Digestion | May 21, 2017 | Author: Naturopath
Your digestive system is amazing! You place food in your mouth and through an awesome transport and absorption system your body is able to extract nutrients to enable you to function. Unfortunately when digestion is poor it can cause uncomfortable symptoms that may lead to more severe complications and disease.
Symptoms of poor digestion can include burping, flatulence, dyspepsia (indigestion), bloating, stomach cramping, constipation and diarrhoea. Further complications such as diverticula, irritable bowel (constipation and/or diarrhoea), haemorrhoids and nutritional deficiencies can develop from poor digestive function.
Chewing your food helps to break large particles into smaller components allowing digestive enzymes, located within the mouth, to coat food for the beginning of starch digestion. This masticated foods travels down a flexible, muscular tube, the oesophagus, allowing food to pass into the stomach. A sphincter located at the top of the stomach, (the oesophageal sphincter) prevents food from returning. (For some people this is weak and can cause the food in the stomach to back flow, resulting in reflux).

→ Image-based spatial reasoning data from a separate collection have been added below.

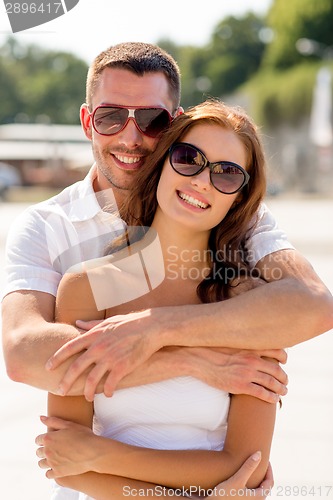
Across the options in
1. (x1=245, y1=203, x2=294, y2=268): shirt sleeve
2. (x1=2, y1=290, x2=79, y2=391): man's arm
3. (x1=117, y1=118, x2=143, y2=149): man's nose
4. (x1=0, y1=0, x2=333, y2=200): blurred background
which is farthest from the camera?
(x1=0, y1=0, x2=333, y2=200): blurred background

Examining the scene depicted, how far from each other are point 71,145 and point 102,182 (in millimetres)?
58166

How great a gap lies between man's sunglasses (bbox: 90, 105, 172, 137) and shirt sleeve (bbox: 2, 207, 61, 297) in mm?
528

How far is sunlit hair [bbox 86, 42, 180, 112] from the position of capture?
10.5 ft

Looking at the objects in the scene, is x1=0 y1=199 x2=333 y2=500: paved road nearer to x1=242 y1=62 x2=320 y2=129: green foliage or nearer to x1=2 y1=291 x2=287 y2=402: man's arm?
x1=2 y1=291 x2=287 y2=402: man's arm

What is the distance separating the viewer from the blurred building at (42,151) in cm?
5656

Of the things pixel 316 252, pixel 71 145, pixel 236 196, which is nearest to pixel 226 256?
pixel 236 196

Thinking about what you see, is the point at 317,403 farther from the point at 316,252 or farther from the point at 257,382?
the point at 316,252

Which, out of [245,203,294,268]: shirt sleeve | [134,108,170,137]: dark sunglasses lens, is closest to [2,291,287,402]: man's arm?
[245,203,294,268]: shirt sleeve

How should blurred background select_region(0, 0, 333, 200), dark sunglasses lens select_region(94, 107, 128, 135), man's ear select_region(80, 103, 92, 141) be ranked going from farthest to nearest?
blurred background select_region(0, 0, 333, 200)
man's ear select_region(80, 103, 92, 141)
dark sunglasses lens select_region(94, 107, 128, 135)

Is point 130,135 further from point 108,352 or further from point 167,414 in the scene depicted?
point 167,414

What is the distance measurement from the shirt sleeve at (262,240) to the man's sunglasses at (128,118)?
505mm

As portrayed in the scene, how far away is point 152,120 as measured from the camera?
2.96 m

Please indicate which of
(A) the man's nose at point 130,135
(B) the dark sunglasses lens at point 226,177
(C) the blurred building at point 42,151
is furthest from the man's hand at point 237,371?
(C) the blurred building at point 42,151

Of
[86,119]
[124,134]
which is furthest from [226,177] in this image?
[86,119]
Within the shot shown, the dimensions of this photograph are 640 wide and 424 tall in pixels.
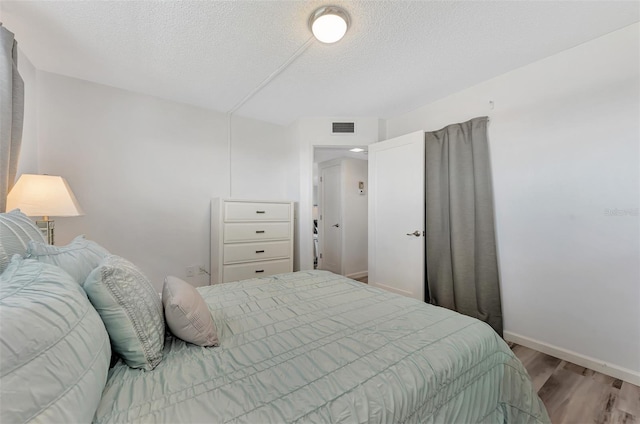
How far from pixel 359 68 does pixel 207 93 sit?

The stomach contains gastric juices, a mixture of acid, enzymes and fluid, to breakdown the food and mix to form a liquid. This moves through the pyloric sphincter into the small intestine where enzymes from the liver and pancreas breakdown energy yielding nutrients for absorption through the cells in the intestinal wall.
The liver produces bile salts to help digest fats (a bit like adding detergent to to the washing up); the gall bladder stores the bile salts (the detergent container) to use when needed. The pancreas makes enzymes to digest all energy yielding nutrients and also releases bicarbonate to neutralize any acid from the stomach.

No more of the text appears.